GIVEN PROBLEM: Render the records as a Markdown table with the columns Row and Line, putting a row number and one line of text in each row and skipping blank lines. Start at the line that contains "Can you pick from", continue through the end of the records, and leave the pictures out.

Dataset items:
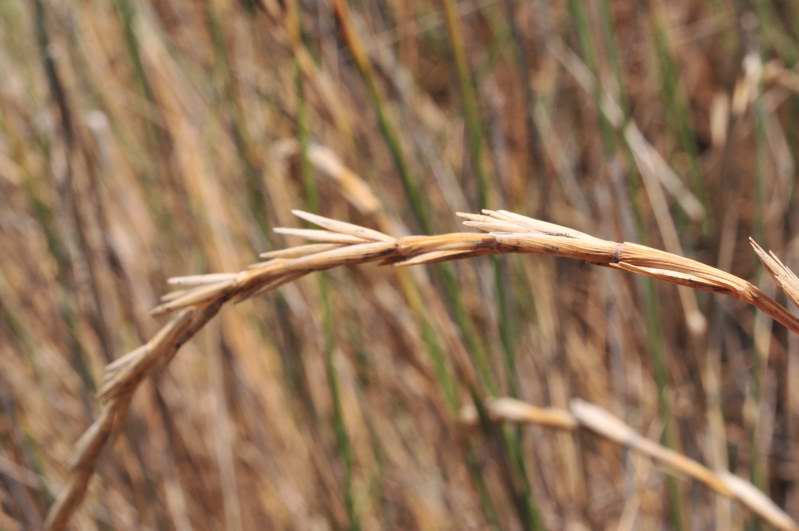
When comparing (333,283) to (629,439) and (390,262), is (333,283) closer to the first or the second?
(629,439)

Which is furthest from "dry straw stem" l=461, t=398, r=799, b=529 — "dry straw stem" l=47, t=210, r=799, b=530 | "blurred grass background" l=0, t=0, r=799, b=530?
"dry straw stem" l=47, t=210, r=799, b=530

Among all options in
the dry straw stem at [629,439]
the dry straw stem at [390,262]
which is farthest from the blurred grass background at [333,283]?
the dry straw stem at [390,262]

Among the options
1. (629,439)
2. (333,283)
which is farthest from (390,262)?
(333,283)

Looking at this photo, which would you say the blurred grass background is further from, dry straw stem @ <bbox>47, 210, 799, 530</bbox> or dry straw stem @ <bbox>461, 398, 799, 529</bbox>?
dry straw stem @ <bbox>47, 210, 799, 530</bbox>

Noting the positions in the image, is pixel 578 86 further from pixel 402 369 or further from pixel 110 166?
pixel 110 166

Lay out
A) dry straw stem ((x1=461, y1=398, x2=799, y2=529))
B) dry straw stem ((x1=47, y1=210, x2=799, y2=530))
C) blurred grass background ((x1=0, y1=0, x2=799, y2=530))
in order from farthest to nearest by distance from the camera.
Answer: blurred grass background ((x1=0, y1=0, x2=799, y2=530)) < dry straw stem ((x1=461, y1=398, x2=799, y2=529)) < dry straw stem ((x1=47, y1=210, x2=799, y2=530))

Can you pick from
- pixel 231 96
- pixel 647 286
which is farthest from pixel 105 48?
pixel 647 286
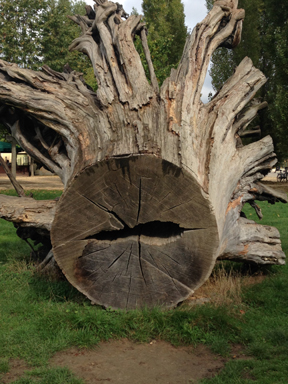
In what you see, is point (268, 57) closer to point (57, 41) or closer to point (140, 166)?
point (57, 41)

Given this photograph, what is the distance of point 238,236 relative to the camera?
19.3 ft

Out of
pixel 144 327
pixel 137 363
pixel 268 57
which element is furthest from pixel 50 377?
pixel 268 57

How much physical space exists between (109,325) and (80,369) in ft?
2.21

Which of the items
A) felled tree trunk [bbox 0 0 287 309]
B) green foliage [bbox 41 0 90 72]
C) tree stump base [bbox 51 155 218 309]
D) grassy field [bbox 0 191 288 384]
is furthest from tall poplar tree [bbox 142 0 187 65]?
tree stump base [bbox 51 155 218 309]

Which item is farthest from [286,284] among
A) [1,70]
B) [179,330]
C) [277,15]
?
[277,15]

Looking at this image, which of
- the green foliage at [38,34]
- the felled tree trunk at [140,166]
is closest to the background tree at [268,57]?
the green foliage at [38,34]

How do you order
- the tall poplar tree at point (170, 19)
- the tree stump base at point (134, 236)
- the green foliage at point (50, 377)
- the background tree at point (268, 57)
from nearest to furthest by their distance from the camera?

THE ANSWER:
| Row | Line |
|---|---|
| 1 | Can you pick from |
| 2 | - pixel 231 96 |
| 3 | - pixel 647 286 |
| 4 | which is farthest from pixel 105 48? |
| 5 | pixel 647 286 |
| 6 | In what you see, is point (268, 57) closer to point (57, 41) or closer to point (140, 166)? |
| 7 | point (57, 41) |
| 8 | Given this photograph, what is the distance of point 238,236 relative to the camera? |
| 9 | 19.3 ft |
| 10 | Out of |
| 11 | pixel 144 327 |
| 12 | pixel 137 363 |
| 13 | pixel 268 57 |
| 14 | which element is furthest from pixel 50 377? |
| 15 | pixel 268 57 |
| 16 | How much physical space exists between (109,325) and (80,369) in ft? |
| 17 | 2.21 |
| 18 | Which of the items |
| 19 | A) felled tree trunk [bbox 0 0 287 309] |
| 20 | B) green foliage [bbox 41 0 90 72] |
| 21 | C) tree stump base [bbox 51 155 218 309] |
| 22 | D) grassy field [bbox 0 191 288 384] |
| 23 | is furthest from tall poplar tree [bbox 142 0 187 65]? |
| 24 | tree stump base [bbox 51 155 218 309] |
| 25 | Which item is farthest from [286,284] among |
| 26 | A) [1,70] |
| 27 | B) [179,330] |
| 28 | C) [277,15] |
| 29 | ? |
| 30 | [277,15] |
| 31 | Looking at this image, which of |
| 32 | - the green foliage at [38,34] |
| 33 | - the felled tree trunk at [140,166] |
| 34 | is closest to the background tree at [268,57]? |
| 35 | the green foliage at [38,34] |
| 36 | How do you order |
| 37 | - the tall poplar tree at point (170, 19) |
| 38 | - the tree stump base at point (134, 236) |
| 39 | - the green foliage at point (50, 377) |
| 40 | - the background tree at point (268, 57) |
| 41 | from nearest to furthest by their distance from the camera? |